Para contarle a los nietos
Cómo comenzó nuestro gran amor
Por Saúl Fidel Arillo Carreño
Sucedió en Tepoztlán, el llamado pueblo mágico al norte del estado de Morelos, cuando comencé a salir con la que fue mi compañera por más de 43 años.
Era nuestra primera cita. Entramos al atrio de la Iglesia y convento, el cual recorrí más que con interés en la historia de la época colonial, en la encantadora señorita que caminaba a mi lado. Era mi primera novia, después de siete años de haberme convertido a Cristo a la edad de dieciocho. Ella recién había cumplido sus diecinueve, y como una flor silvestre en primavera, sus encantos femeninos eran como una explosión de belleza.
Caminamos tomados de la mano por los pasillos del viejo convento dominico y nos sentamos en una banca a la sombra generosa de un viejo sauce. No hubo ni siquiera un primer beso, pero con su cabeza en mi hombro (que para mí era suficiente premio), las horas parecieron minutos.
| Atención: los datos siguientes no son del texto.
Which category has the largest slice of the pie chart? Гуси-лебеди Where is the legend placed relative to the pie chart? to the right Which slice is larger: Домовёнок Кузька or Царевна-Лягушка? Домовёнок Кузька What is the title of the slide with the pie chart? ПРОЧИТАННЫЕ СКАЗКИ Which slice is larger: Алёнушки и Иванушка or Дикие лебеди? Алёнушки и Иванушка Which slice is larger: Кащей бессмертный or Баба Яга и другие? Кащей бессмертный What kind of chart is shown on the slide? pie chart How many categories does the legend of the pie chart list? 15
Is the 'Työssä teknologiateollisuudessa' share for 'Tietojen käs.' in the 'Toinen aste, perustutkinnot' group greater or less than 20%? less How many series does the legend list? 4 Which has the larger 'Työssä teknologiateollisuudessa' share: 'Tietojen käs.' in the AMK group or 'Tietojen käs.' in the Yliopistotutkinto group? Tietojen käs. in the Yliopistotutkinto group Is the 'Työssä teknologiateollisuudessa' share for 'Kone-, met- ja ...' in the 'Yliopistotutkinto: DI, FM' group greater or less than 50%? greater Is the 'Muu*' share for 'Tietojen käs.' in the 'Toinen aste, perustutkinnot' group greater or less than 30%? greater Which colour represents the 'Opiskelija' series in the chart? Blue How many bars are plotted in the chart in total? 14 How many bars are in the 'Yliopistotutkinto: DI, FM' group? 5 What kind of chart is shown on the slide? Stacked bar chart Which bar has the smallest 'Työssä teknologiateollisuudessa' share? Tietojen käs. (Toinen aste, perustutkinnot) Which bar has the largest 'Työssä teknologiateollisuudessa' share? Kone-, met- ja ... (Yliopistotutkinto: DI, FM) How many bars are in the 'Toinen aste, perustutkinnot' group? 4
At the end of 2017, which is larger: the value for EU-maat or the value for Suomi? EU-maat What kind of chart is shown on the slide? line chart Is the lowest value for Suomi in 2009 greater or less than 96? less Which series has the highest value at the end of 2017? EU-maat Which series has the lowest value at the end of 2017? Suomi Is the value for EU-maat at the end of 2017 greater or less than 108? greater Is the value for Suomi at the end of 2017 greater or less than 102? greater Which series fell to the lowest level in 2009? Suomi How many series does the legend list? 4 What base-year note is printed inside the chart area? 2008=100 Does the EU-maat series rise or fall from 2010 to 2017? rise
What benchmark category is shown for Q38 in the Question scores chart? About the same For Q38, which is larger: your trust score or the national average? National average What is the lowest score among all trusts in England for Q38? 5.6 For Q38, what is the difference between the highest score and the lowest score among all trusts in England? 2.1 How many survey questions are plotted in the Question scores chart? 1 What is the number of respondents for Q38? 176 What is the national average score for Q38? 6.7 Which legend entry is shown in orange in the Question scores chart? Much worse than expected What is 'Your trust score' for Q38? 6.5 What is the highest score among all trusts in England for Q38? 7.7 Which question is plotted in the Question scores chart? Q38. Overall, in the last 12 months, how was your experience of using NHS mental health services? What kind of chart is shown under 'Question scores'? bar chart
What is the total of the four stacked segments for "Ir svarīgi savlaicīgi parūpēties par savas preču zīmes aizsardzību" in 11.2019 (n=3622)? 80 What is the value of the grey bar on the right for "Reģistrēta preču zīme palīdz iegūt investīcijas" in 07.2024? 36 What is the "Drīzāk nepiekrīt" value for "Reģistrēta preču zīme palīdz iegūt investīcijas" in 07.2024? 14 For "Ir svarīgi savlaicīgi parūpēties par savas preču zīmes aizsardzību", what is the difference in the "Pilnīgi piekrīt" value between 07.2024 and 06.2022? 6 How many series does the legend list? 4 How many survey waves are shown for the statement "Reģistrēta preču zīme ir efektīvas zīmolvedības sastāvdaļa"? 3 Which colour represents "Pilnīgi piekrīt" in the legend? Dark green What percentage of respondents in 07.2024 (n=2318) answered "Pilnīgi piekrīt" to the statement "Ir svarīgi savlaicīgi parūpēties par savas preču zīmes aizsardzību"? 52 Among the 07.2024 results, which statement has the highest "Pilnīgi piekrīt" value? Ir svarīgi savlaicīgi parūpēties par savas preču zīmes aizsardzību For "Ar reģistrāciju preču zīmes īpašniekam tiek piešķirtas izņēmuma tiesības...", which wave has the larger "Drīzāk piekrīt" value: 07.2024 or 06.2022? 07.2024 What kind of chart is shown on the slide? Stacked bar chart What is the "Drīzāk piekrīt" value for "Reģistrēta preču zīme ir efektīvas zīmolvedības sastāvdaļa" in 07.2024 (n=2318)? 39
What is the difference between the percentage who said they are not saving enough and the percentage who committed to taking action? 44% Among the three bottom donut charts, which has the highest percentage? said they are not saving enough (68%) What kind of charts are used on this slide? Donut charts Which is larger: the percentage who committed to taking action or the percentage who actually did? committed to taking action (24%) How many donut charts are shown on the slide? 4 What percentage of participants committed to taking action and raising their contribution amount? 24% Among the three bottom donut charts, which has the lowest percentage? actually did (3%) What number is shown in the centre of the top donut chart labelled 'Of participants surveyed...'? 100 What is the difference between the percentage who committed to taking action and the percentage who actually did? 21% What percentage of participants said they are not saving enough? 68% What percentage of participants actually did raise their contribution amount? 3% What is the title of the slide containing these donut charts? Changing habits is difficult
Cuando reaccionamos nos apresuramos a salir del atrio por la reja colonial que da al poniente. Al llegar a ella nos dimos cuenta de que ya estaba cerrada. ¡Qué horror! Nos dimos prisa hacia la reja que da al sur y también estaba sujeta por una cadena que como a un metro y medio del piso, rodeaba los barrotes de ambas hojas bien asegurada con un impresionante candado.
—¿Quién nos puede abrir? —pregunté ansioso a un anciano que caminaba lento por la calle solitaria.
—Lo acabo de ver en la esquina, pero vive hasta la salida del pueblo —me respondió con toda calma.
Malenita, como desde esa tarde comencé a decirle, me apremiaba diciendo:
—Tienes que hacer algo, mi papá nos dio permiso hasta las siete.
Analicé la situación, preguntándome cual sería la solución para que ambos saliéramos. Yo podía trepar por la reja y salir pero Malenita quedaría encerrada. Así que me senté en el piso y colocándome entre las dos hojas de esa pesada reja, con la espalda en una y los pies en la otra, empujé clamando a Dios por fuerzas, como lo hiciera Sansón en la antigüedad.
Logré separarlas lo suficiente y Malenita presurosa pasó gateando entre las rejas y cuando ya hubo salido, caminó calle arriba para alcanzar el viejo autobús que estaba a punto de iniciar su marcha.
Entonces comencé a gritarle: —Regresa, detenme una hoja, por favor.
Lo hizo y logré salir. Corrimos para alcanzar el camión que ya avanzaba. Nos esperó y jadeantes subimos, desplomándonos fatigados en el asiento.
Al descender por la angosta carretera de entonces, contemplando el hermoso valle de Cuernavaca, comenzamos a reírnos, hablando de cómo se pondrían sus papás si llegábamos después de la hora límite. ¡Qué tiempos aquellos cuando los padres eran tan estrictos! Y los hijos tan obedientes.